• Image-caption web data:
+ + +

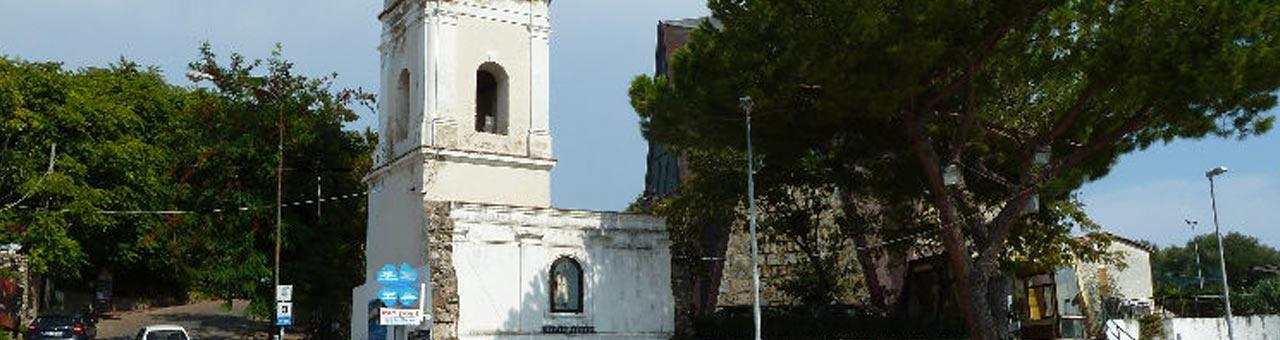Piazza Virgilio Palinuro chiesa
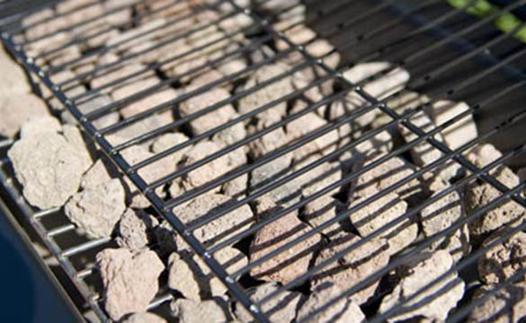 barbecue a pierre de lave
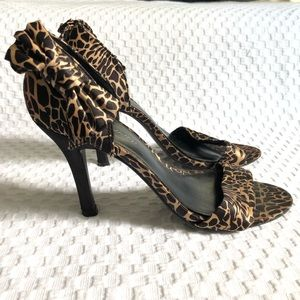 🖤Delicious Leopard Bow Heels—7.5
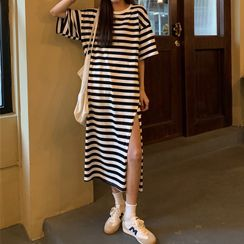 CosmoCorner(コスモコーナー) - Short-Sleeve Striped Dress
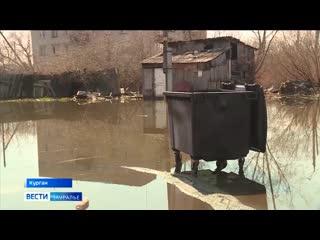 В Кургане жильцам дома на улице Пугачёва из-за воды во дворе приходится становиться экстремалами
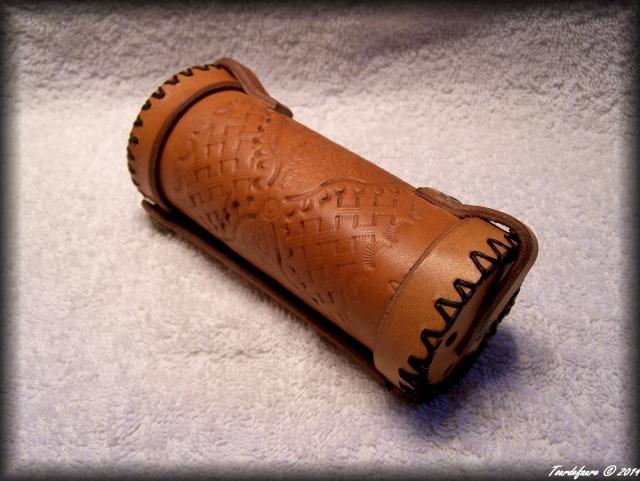 Accessoires en cuir pour le rasage - Page 2 Photo148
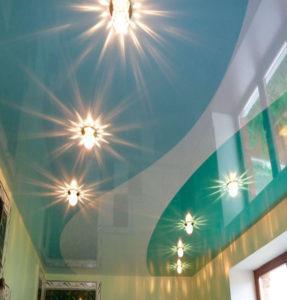комбинированные потолки голубые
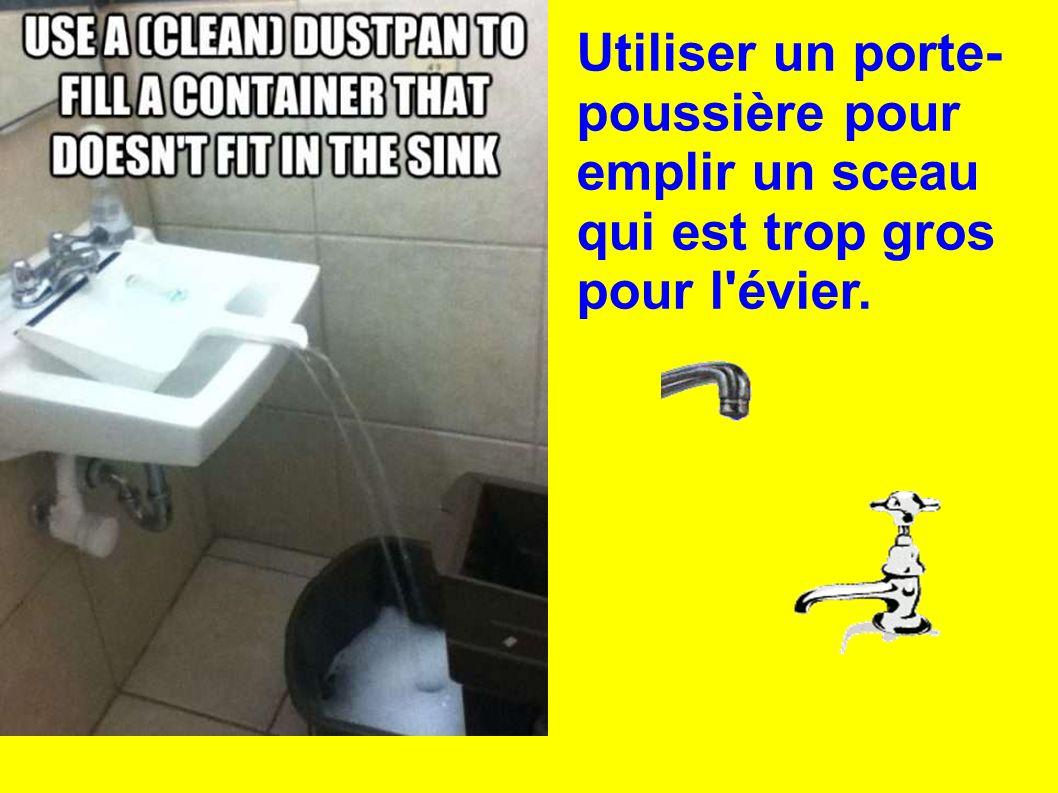 Utiliser un porte-poussière pour emplir un sceau qui est trop gros pour l évier.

+ + +

• WHAT THE TASK ASKS: When you reach a picture in the records above, pass over it and transcribe the rest exactly.

• ANSWER SPACE:
Piazza Virgilio Palinuro chiesa
 barbecue a pierre de lave
 🖤Delicious Leopard Bow Heels—7.5
 CosmoCorner(コスモコーナー) - Short-Sleeve Striped Dress
 В Кургане жильцам дома на улице Пугачёва из-за воды во дворе приходится становиться экстремалами
 Accessoires en cuir pour le rasage - Page 2 Photo148
комбинированные потолки голубые
 Utiliser un porte-poussière pour emplir un sceau qui est trop gros pour l évier.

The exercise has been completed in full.